_課題 1_: 下の一覧の、「When comparing the」を含む行から一覧の最後の行までを、空行を除いて番号付きリストに書き直すこと。

_本文_:

+ + + +

自分というものの事実

ごく当たり前の事実。

あなたは自分から離れたことはないですね。

自分から離れて、他の誰かになったことはないですね。

生まれてこのかた、ずっと自分でしたね。

自分の目で見えるものだけを見、自分の耳に聞こえるものだけを聞いてきた。

あなたは自分以外にはなれません。

自分の五感や思考や感覚、それだけがあなたにとっての全てです。

見たもの、聞いたもの、考えたこと、感じたこと。

それがあなたの全てです。

つまり、あなたにとって世界とは、あなたです。

あなたの五感や思考や感覚、それが世界の全てです。

 

そして、見たもの、聞いたもの、考えたこと、感じたこと。

これらは「今」起こっています。

今見ているもの、今聞こえるもの、今考えたこと、今感じたこと。

今以外に見たものは、記憶であり、想像です。

全ての思考や感覚は、「今」起こっています。

 

「あなた」や「あなたの人生」を客観的に描出するなら、そういうことになります。

今、ただむらむらと泉のように湧き起こる思考や感覚。

それです。

「あなた」とか「世界」とは、それです。

 

そのことに意味はあるのでしょうか?

「意味」なるものはひとつの「解釈」であり、それすらただ泉としてむらむら湧いてくるだけです。

全てはただ、むらむら湧いてくるだけです。

それが誰も否定できない、見たままの事実ですね。

 

その湧出をただ眺めてみてください。

+ + + +

_提供データ_:
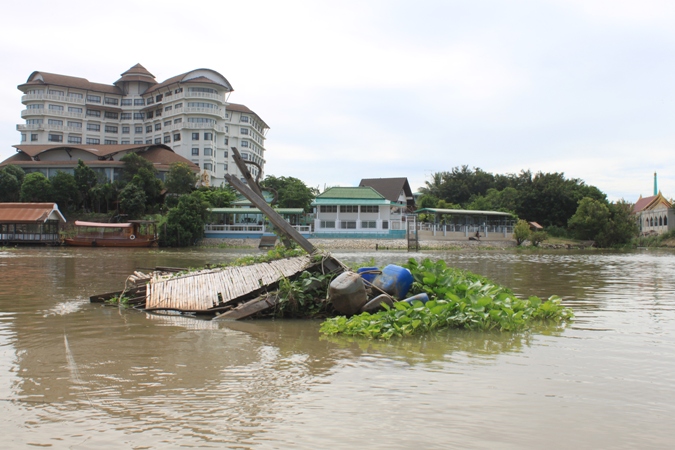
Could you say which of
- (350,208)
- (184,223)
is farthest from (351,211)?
(184,223)

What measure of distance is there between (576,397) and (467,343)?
2203 millimetres

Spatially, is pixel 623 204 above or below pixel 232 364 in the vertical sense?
above

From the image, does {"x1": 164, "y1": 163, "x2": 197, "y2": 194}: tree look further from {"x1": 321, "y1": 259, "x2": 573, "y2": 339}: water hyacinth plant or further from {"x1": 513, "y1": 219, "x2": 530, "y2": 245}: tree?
{"x1": 321, "y1": 259, "x2": 573, "y2": 339}: water hyacinth plant

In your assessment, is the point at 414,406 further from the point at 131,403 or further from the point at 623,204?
the point at 623,204

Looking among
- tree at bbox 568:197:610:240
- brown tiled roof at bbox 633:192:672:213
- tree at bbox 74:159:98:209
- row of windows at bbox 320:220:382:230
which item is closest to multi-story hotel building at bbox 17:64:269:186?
tree at bbox 74:159:98:209

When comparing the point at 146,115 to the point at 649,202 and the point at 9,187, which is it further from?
the point at 649,202

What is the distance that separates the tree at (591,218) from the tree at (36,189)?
164ft

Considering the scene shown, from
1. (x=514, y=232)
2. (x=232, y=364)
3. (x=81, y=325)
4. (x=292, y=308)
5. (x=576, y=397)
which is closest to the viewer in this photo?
(x=576, y=397)

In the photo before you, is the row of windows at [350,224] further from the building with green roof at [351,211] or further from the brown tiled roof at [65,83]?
the brown tiled roof at [65,83]

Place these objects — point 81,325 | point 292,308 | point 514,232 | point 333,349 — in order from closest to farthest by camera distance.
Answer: point 333,349
point 81,325
point 292,308
point 514,232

+ + + +

_課題 2_: 上にある自分という事実を語る文章を、最後の文の後から書き継ぐこと。

_解答 1_:
1. When comparing the point at 146,115 to the point at 649,202 and the point at 9,187, which is it further from?
2. the point at 649,202
3. What is the distance that separates the tree at (591,218) from the tree at (36,189)?
4. 164ft
5. Considering the scene shown, from
6. 1. (x=514, y=232)
7. 2. (x=232, y=364)
8. 3. (x=81, y=325)
9. 4. (x=292, y=308)
10. 5. (x=576, y=397)
11. which is closest to the viewer in this photo?
12. (x=576, y=397)
13. In the photo before you, is the row of windows at [350,224] further from the building with green roof at [351,211] or further from the brown tiled roof at [65,83]?
14. the brown tiled roof at [65,83]
15. Place these objects — point 81,325 | point 292,308 | point 514,232 | point 333,349 — in order from closest to farthest by camera distance.
16. Answer: point 333,349
17. point 81,325
18. point 292,308
19. point 514,232

_解答 2_:
ただむらむらと湧出する様を、ただ眺めていてください。

すなわち、事実に立ち返るということです。

妄想や空想の中で右往左往するのではなく、ただ事実を、ただ眺めてみましょう。

しばらく、しばらく、しばらく、眺めてみてください。

 

どんな感じですか?

どんな感じもないですね。

だってどんな感じも無いところですから、そこは。

「感じ」なるものは湧出するほうのものであって、それを眺めているほうには、ありません。

 

面白くもなければ、つまらなくもありません。

「面白い」「つまらないは」湧出するほうのものですから。

 

愛、至福、真の平和、神。

それらでもありません。

何かと名付けた瞬間に、それは湧出側です。

 

その「何でもない」に、ただじっとしていてください。

するとあなたは本当に、何でもないになります。

妄想や空想であったあなたは、事実そのものになります。

 

妄想や空想に連れ去られないで、ただ事実に居続けると、あなたは事実そのものになります。

それはすなわち、「本当のことになる」ということです。

もともと本当のことであったあなたが、もともとの位置に還ってきた、ということです。

 

還りたかったら、還れます。

事実に居ることによって、事実としての自分に還れます。

とてもシンプルな話です。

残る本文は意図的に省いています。